In [None]:
import numpy as np
import os
from simple_cysh import * # includes pandas as pd
%matplotlib inline
os.chdir(r'Z:\ChiPrivate\Chicago Reports and Evaluation\SY18\Eval Management\ACM_analysis')

In [None]:
init_cysh()

def get_assmt_df():
    # get all assessments with desired fields
    df = get_cysh_df('Assesment__c', ['Id', 'Type__c', 'Date_Administered__c',
                                            'X0_to_300_Scaled_Score__c', 'Student__c'], rename_id=True)
    # get assessment type
    assmt_types = get_cysh_df('Picklist_Value__c', ['Id', 'Name'])
    assmt_types = assmt_types.rename(columns={'Id': 'Type__c', 'Name':'Assessment Type'})
    df = df.merge(assmt_types, how='left', on='Type__c'); del df['Type__c']
    
    return df

In [None]:
assmt_df = get_assmt_df()
# filter for valid assessments
assmt_df = assmt_df.loc[assmt_df['Assessment Type'].str.contains('NWEA')
                        & (assmt_df['X0_to_300_Scaled_Score__c']>=100)]
# pivot: one student per row, assessments as columns
assmt_df = assmt_df.pivot_table(index=['Student__c', 'Assessment Type'], columns='Date_Administered__c', values='X0_to_300_Scaled_Score__c')
assmt_df.reset_index(inplace=True)
# determine baseline and calculate growth (use spring where both spring and fall scores exist)
assmt_df['Baseline'] = assmt_df[['2017-07-01', '2017-09-20']].bfill(axis=1).iloc[:, 0]
assmt_df['Growth'] = assmt_df['2018-01-09'] - assmt_df['Baseline']
# remove records where no baseline present
assmt_df = assmt_df.loc[~assmt_df['Baseline'].isnull()]

In [None]:
# get current year grade level for each student
# assumption: all students advanced 1 grade between spring and fall
stu_sec_df = get_cysh_df('Student_Section__c', ['Student__c', 'Student_Grade__c'])
stu_sec_df.drop_duplicates('Student__c', inplace=True)
assmt_df = assmt_df.merge(stu_sec_df, how='left', on='Student__c')
assmt_df['Grade at Assessment'] = assmt_df['Student_Grade__c'].astype(float) - 1
assmt_df.loc[assmt_df['2017-07-01'].isnull(), 'Grade at Assessment'] = assmt_df['Student_Grade__c'].astype(float)
assmt_df['Season at Assessment'] = 'Spring'
assmt_df.loc[assmt_df['2017-07-01'].isnull(), 'Season at Assessment'] = 'Fall'

In [None]:
# Investigate how prior year spring scores compare to current year fall
# Also if students have equivalent spring and fall scores, it's likely an entry error
#     and need to determine which date the score actually occured on
StoF_assmt_df = assmt_df[~assmt_df['2017-07-01'].isnull() & ~assmt_df['2017-09-20'].isnull()].copy()
StoF_assmt_df.loc[:,'StoF'] = assmt_df['2017-09-20'] - assmt_df['2017-07-01']
StoF_assmt_df['StoF'].hist(bins=range(-30, 30, 1))
----------------
**Objective**.
Continue the NWEA assessment analysis notebook with its next block of code, starting after the histogram of spring-to-fall score differences.

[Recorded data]
----------------
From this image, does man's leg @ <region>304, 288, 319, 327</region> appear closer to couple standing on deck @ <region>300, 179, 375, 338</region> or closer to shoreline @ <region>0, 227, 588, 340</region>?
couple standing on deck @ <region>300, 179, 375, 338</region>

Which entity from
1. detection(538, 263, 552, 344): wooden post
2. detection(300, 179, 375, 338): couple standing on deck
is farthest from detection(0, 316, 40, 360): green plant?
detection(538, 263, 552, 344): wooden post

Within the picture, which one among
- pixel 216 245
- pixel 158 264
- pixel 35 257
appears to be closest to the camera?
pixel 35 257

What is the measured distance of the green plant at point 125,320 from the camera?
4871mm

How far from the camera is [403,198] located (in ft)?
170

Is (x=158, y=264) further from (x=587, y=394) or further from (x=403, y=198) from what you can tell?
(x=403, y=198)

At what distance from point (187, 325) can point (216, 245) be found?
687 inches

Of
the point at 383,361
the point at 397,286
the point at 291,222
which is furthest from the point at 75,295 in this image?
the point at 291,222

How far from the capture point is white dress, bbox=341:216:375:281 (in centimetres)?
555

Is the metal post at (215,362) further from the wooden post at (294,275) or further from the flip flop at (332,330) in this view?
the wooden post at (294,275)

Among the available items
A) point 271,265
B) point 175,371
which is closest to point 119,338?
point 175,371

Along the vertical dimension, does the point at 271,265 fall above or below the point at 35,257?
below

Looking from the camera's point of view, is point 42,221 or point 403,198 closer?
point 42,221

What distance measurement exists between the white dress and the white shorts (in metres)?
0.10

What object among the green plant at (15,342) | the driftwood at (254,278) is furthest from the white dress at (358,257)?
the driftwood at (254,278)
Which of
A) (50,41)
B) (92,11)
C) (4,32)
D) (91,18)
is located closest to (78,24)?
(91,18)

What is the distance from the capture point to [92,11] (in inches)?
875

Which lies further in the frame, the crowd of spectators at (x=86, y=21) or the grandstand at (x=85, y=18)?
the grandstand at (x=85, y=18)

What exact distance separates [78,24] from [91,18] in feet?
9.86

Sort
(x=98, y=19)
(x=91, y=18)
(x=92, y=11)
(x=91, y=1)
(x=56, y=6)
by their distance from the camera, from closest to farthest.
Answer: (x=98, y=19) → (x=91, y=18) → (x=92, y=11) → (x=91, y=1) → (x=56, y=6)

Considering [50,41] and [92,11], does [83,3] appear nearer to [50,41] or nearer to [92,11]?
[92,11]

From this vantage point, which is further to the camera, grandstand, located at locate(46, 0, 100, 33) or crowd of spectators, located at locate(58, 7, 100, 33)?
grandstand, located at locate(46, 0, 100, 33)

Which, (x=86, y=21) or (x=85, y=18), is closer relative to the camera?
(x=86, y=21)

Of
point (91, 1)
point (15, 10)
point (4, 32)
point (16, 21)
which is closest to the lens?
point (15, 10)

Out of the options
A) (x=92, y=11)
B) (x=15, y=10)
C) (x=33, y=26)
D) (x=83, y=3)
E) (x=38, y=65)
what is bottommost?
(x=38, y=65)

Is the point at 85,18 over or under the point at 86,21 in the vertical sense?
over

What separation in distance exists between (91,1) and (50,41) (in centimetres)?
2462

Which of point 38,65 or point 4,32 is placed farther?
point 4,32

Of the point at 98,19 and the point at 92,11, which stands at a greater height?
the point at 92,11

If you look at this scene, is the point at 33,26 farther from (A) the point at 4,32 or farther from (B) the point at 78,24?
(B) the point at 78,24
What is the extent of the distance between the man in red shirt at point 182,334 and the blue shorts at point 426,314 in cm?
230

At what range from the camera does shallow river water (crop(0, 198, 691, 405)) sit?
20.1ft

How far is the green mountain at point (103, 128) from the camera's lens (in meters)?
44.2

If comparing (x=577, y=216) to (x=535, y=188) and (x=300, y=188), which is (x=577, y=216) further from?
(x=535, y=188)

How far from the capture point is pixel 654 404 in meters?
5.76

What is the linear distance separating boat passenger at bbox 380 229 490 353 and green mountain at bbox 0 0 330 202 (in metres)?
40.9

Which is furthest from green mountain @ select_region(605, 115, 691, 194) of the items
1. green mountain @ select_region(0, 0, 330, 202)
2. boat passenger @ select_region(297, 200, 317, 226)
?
----------------
**The answer**.
StoF_0diff_df = StoF_assmt_df.loc[StoF_assmt_df['StoF']==0]

# load salesforce tables
df = get_cysh_df('Student_Section__c', ['Student__c', 'School_Reference_Id__c'])
df.drop_duplicates('Student__c', inplace=True)
StoF_0diff_df = StoF_0diff_df.merge(df, how='left', on='Student__c'); del df

In [None]:
# # Merge in assessment id's so they can be deleted
# assmt_df = get_assmt_df()
# # filter for valid assessments
# assmt_df = assmt_df.loc[assmt_df['Assessment Type'].str.contains('NWEA')
#                         & (assmt_df['X0_to_300_Scaled_Score__c']>=100)]
# # pivot: one student per row, assessments as columns
# assmt_df['Key'] = assmt_df['Student__c']+ '_' + assmt_df['Assessment Type'] + '_' + assmt_df['Date_Administered__c']

# StoF_0diff_df['Key'] = StoF_0diff_df['Student__c']+ '_' + StoF_0diff_df['Assessment Type'] + '_2017-09-20'

# fuller_delete = assmt_df.loc[assmt_df['Key'].isin(StoF_0diff_df.loc[StoF_0diff_df['School_Reference_Id__c'].str.contains('Fuller'), 'Key'])]

# # Delete assessments
# for index, row in fuller_delete.iterrows():
#     try:
#         cysh.Assesment__c.delete(row['Assesment__c'])
#     except Exception as e:
#         print(e)
#         pass

In [None]:
# load in targets reference (produced in 'Generate Student Targets.ipynb')
targets_df = pd.read_csv('assessment_targets.csv')
targets_df.loc[targets_df['Subject']=='Reading', 'Subject'] = 'NWEA - ELA'
targets_df.loc[targets_df['Subject']=='Mathematics', 'Subject'] = 'NWEA - MATH'
targets_df['Key'] = (targets_df['Season'] + '_' 
                     + targets_df['Subject'] + '_' 
                     + targets_df['Grade'].astype(str) + '.0_'
                     + targets_df['Score'].astype(str) + '.0')

assmt_df['Key'] = (assmt_df['Season at Assessment'] + '_' 
                   + assmt_df['Assessment Type'] + '_'
                   + assmt_df['Grade at Assessment'].astype(str) + '_'
                   + assmt_df['Baseline'].astype(str))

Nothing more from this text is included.